"We're keen to encourage more emigre Wenzhou business people to come back," said Cen.
"The financial plaza will eventually work as a platform to help SMEs and individuals to solve financial problems via multiple methods and with lower risks," said Cen adding that his team has been busy preparing the projects, contacting businessmen, and negotiating with banks over the past year.
The establishment of a 1 billion yuan trust fund was agreed between the Export-Import Bank of China and the Bank of China to solve the loan problems of small and micro-sized enterprises.
Cen also persuaded the Zhejiang branch of China Development Bank and the Wenzhou branch of Shanghai Pudong Development Bank to agree to provide up to 3 billion yuan in standby loans to qualified enterprises at the end of January, with the first batch of loans totaling 9.3 million yuan.
A small and micro-sized enterprises self-service bank is also due to be opened by Huaxia Bank to supply private company owners with loans.
The latest figures from the financial plaza showed that 20 financial agencies had gathered more than 18.6 million yuan for small and micro-enterprises since January.
A website has been launched and a financial reform service hotline will be made available to the public soon.
"We want to let every single individual feel the existence of the financial reform," said Cen.
Setting up an online platform and minimizing the risks for money lending activities are bringing more direct benefits to individual lenders.
"We are applying an online auditing package and examining software to monitor borrowers who need cash, to minimize the risks for lenders," said Wang Xiuzhi, chairman of Wenzhou Small and Medium-sized Enterprises Financing Service Center, which owns E-baijia, an online platform to control and monitor risks before transactions.

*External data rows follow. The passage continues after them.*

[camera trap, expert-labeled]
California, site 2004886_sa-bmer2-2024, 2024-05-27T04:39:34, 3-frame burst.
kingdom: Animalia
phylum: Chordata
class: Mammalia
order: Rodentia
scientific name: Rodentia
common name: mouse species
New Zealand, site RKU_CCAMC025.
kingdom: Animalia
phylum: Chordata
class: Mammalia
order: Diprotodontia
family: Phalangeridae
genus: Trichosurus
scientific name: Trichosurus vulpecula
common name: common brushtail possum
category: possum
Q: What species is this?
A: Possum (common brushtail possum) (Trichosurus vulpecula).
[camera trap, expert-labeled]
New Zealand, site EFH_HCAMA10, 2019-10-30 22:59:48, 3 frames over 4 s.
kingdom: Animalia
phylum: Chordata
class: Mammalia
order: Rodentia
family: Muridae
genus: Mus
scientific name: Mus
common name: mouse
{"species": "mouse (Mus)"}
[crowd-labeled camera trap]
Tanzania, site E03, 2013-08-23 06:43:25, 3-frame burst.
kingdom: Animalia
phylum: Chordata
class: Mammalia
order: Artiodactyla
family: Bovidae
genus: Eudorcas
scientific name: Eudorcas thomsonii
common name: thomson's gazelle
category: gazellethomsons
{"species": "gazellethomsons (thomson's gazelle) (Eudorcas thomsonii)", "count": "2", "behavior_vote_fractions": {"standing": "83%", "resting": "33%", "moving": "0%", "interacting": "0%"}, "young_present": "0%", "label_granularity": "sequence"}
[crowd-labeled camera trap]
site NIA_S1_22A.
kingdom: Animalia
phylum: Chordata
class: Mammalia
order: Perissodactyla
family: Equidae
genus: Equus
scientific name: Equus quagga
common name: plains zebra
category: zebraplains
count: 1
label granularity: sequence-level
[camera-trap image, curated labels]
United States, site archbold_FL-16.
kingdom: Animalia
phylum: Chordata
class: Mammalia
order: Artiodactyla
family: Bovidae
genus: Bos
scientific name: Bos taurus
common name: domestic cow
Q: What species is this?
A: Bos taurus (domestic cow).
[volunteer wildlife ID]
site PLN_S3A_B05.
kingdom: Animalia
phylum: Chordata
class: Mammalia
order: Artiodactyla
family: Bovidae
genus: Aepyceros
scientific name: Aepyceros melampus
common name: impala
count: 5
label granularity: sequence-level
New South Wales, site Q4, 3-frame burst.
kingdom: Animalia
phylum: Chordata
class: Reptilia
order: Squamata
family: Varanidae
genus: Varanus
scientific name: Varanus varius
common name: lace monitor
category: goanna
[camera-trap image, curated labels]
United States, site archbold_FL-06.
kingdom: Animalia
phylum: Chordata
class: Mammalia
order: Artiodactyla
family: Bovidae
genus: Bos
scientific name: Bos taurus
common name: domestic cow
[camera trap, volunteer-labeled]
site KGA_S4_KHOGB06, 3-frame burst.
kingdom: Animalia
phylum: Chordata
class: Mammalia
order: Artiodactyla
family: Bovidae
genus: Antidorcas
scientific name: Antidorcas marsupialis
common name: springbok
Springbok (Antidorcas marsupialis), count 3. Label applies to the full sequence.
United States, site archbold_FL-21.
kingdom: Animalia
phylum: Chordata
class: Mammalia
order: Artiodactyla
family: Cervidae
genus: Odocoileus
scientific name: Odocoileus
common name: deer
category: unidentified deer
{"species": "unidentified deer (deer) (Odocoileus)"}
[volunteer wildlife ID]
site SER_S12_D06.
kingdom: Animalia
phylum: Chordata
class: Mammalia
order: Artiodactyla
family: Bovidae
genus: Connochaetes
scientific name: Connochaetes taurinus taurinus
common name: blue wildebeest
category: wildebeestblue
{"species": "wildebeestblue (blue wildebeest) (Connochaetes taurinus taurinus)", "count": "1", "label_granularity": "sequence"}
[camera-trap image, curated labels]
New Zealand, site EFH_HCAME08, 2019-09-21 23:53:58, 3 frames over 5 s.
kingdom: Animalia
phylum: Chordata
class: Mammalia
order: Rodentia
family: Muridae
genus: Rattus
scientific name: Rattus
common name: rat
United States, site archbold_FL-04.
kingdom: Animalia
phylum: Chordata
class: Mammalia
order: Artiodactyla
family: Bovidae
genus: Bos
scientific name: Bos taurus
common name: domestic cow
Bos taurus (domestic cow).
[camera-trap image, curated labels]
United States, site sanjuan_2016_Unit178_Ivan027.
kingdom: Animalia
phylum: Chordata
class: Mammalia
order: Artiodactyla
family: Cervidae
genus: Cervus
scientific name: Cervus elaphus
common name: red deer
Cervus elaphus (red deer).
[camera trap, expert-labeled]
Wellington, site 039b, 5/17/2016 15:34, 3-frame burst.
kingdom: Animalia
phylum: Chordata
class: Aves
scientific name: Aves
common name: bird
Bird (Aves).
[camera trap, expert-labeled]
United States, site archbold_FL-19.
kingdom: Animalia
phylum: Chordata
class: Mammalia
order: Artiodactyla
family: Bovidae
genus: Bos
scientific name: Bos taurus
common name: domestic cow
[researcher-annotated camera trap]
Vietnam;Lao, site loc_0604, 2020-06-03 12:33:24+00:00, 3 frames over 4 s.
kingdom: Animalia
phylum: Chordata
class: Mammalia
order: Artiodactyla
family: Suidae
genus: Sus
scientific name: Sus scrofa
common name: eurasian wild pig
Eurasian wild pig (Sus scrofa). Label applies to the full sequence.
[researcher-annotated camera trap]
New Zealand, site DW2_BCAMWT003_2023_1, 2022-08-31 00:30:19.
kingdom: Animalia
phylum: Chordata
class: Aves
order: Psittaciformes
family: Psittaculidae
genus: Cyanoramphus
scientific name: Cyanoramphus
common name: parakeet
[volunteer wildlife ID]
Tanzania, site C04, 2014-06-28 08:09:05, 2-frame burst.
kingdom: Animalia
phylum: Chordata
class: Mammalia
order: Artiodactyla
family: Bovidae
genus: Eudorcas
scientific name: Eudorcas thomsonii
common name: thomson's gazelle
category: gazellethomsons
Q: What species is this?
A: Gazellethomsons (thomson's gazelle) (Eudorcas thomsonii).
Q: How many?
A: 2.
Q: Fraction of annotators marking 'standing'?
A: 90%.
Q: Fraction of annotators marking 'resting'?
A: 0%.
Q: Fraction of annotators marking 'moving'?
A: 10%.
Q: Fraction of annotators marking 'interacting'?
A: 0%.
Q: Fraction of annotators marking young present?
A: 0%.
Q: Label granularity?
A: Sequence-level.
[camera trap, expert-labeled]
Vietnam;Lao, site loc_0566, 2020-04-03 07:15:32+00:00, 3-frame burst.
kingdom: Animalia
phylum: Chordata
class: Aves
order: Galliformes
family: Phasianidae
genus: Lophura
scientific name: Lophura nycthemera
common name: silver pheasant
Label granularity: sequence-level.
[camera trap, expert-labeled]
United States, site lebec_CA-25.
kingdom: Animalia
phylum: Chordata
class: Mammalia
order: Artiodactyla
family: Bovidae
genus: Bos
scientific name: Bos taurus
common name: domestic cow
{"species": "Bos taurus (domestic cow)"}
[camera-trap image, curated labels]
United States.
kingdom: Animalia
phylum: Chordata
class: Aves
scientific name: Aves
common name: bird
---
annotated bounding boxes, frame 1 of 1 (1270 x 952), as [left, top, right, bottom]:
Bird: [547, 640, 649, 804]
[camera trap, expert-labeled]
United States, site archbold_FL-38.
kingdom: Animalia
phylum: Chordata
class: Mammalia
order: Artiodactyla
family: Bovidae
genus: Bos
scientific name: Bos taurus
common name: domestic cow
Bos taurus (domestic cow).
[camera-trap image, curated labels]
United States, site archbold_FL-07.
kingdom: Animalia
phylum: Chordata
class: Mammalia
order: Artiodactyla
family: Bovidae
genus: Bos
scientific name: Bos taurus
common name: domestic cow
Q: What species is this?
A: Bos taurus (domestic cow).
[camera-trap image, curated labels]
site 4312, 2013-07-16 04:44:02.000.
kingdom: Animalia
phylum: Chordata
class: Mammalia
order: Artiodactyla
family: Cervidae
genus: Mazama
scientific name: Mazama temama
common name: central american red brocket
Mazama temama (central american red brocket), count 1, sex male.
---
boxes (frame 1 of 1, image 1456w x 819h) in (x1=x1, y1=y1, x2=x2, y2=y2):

The center was launched to ensure that companies get low-interest loans with controllable risks.
Wang added that the center also aims to perform as a credit platform for SMEs, which have experienced difficulties after thousands of businesspeople failed to repay their loans since September 2011.
Nevertheless, the reform also introduced 18 peer-to-peer financing agencies to build platforms for banks and small and micro-sized enterprises with available loans.
"We are able to match potential lenders with borrowers according to their requirements, and allow individual lenders to pledge their assets for bank loans more quickly," said Chen Yan, deputy general manager of Sudaibang, a peer-to-peer loan service provider in Wenzhou.
Sudaibang offers loans at an average annual interest rate of 13 percent.
Chen added that new types of objects of pledge such as second-hand vehicles and second mortgages will be the main area of expansion to enable SMEs to obtain higher amounts of money.
Wenzhou was selected for the pilot financial reform on 28 March, 2011, to regulate the collapsing private-financing system following a crisis arising from widespread loan defaults by factory owners and investors.